「ポスト2020生物多様性世界枠組」について

ラムネットJ理事 安藤よしの

■ポスト2020枠組決定への道筋
 中国・昆明市で開催予定の生物多様性条約COP15は新型コロナウイルスの世界的な流行により、何回も延期されました。2021年10月11日~15日、対面とオンラインのハイブリッドで開催されたCOP15フェーズ1で公表された最新のスケジュールによると、「ポスト2020目標」は、2022年1月にスイスのジュネーブにおいて対面で開催予定のSBSTTA24/SBI3(第24回生物多様性条約科学技術助言補助機関会合/第3回生物多様性条約実施補助機関会合)とOEWG3(ポスト2020生物多様性世界枠組に関する公開作業部会)の続編での議論をもとに文書がまとめられ、COP15フェーズ2(2022年4月~5月、昆明で対面で開催)で決定される予定となっています。

■ポスト2020枠組の構造(表参照:環境省資料)
 世界目標枠組は以下のような構成となっています。
 2050年ビジョン「自然と共生する世界」/ビジョン実現を目指す2030年ミッション「地球と人類の恩恵のために、生物多様性を回復の軌道に乗せるため、緊急な行動を社会全体で起こす」/ビジョン達成のための4つ(A~D)の長期ゴールとそれぞれのゴールの進捗度評価のための2030年マイルストーン/計21の2030年ターゲット(取るべき行動)
 ゴールA・マイルストーンAはいわゆる「保全」、ゴールB・マイルストーンBはSDGsを意識した「持続可能な利用」、ゴールC・マイルストーンCは「ABS(遺伝資源から生じる利益の公正かつ衡平な分配)」、ゴールD・マイルストーンDは「ビジョン達成のための手段」となっています。
 2050年ビジョン「自然と共生する世界」は愛知目標のままで、2030年ミッションは、達成できなかった(行動との結びつきが十分に示されてはいなかった)愛知目標の反省もあり、『生物多様性を回復の軌道に乗せるため、社会全体で緊急な行動を起こす』こととされています。

post2020.jpg

■湿地保全との関係からみるターゲット
 2030年ターゲット(取るべき行動)のうち、湿地保全活動に携わる私たちに直接関係するのは、「a脅威の縮小」のターゲット
 2・3・4・6・7・8、「b人々の要請に応える」のターゲット10・11・12、「cツールと解決策」のターゲット16・18・20などと考えられます。
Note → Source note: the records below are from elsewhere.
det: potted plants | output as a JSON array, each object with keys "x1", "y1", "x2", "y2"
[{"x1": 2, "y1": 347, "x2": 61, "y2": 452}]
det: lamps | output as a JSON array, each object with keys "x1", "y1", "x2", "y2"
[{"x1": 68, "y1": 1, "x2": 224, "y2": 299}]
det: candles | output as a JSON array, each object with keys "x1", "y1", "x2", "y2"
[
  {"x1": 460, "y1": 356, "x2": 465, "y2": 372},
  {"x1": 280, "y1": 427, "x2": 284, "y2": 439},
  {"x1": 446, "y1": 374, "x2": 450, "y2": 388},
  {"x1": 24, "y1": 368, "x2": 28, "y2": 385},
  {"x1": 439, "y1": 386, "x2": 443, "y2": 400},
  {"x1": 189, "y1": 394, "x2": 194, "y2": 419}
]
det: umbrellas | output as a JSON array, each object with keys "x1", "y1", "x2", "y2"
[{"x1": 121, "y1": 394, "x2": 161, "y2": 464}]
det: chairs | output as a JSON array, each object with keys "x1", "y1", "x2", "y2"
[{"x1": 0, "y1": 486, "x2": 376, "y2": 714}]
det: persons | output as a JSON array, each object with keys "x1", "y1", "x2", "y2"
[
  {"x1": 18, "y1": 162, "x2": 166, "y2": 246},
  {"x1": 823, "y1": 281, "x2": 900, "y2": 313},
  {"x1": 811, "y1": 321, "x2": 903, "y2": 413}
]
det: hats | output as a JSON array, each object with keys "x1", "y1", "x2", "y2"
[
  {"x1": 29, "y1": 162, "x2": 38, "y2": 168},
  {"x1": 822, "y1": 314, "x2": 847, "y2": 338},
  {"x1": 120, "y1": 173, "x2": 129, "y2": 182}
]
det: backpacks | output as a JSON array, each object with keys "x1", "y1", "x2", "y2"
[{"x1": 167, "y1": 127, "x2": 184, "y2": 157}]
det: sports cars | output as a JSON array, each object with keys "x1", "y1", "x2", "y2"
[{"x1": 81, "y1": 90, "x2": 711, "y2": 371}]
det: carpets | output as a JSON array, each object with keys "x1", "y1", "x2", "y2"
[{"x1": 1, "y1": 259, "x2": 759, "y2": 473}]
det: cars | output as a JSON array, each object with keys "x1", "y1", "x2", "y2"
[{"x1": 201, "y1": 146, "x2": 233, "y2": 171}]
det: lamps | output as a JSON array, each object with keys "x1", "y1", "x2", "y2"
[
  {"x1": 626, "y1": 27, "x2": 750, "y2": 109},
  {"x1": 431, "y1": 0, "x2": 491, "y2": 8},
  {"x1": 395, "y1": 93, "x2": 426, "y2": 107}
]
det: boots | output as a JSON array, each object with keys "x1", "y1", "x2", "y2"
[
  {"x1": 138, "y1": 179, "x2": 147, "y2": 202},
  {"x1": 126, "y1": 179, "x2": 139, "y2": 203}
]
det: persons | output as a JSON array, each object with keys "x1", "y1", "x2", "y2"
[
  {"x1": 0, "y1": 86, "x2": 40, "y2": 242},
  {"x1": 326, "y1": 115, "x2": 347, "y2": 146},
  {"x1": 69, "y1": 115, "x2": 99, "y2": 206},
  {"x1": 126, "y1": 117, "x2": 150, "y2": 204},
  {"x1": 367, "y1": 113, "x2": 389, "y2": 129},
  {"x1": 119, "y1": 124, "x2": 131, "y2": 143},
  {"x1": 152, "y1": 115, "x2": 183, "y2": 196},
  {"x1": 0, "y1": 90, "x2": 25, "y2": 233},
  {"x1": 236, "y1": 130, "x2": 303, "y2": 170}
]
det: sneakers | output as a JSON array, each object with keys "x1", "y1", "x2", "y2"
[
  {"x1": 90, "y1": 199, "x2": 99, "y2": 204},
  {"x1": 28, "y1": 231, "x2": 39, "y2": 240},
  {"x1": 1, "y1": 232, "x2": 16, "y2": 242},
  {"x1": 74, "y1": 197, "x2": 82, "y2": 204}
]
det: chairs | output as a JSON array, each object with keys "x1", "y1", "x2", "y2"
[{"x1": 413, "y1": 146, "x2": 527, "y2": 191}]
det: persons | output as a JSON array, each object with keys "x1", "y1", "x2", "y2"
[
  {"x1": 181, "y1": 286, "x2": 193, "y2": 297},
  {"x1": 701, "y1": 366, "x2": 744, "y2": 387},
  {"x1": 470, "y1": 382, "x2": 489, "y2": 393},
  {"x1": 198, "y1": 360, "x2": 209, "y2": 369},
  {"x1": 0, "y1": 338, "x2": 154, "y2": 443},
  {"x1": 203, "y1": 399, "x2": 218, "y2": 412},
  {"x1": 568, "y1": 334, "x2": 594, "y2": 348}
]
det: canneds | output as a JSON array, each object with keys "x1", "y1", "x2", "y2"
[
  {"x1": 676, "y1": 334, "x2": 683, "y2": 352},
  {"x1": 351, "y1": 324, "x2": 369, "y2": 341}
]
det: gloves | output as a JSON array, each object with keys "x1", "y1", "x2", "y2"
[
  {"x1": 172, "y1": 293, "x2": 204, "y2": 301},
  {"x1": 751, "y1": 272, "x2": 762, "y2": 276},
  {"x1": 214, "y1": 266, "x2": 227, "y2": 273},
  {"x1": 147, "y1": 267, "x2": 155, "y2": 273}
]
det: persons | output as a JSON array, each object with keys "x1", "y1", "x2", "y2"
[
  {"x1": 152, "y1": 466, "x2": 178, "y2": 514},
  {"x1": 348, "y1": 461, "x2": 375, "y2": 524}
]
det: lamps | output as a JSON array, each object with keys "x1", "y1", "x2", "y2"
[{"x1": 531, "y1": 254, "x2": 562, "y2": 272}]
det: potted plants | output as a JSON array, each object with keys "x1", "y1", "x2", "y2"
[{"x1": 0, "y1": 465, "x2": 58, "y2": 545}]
生物多様性を回復の軌道に乗せるためにはすべてのセクターの「緊急な行動」が必要です。2030年に向け、私たちはどのような緊急の行動を取るべきでしょうか。
 今後この1次ドラフトへは修正が入り、正式の決定は来年4月~5月のCBD COP15フェーズ2まで待たねばなりませんが、ラムネットJでもポスト2020目標を分析し、実行していくことが大切だと思います。さらに、現在日本で策定作業中の「生物多様性国家戦略」に関しては、このポスト2020年目標を意欲的に組み込み、実施に向けて最大限の努力をするように政府に働きかけることも大切です。なお、ラムネットJの水田部会では、このポスト2020世界目標枠組ドラフトを基に「田んぼの生物・文化多様性2030プロジェクト」の行動計画を策定中です。12月12日に小山市で開催予定のキックオフ集会で、新たな参加者を募り、田んぼをフィールドにポスト2020目標の達成に向けて動き出す予定です。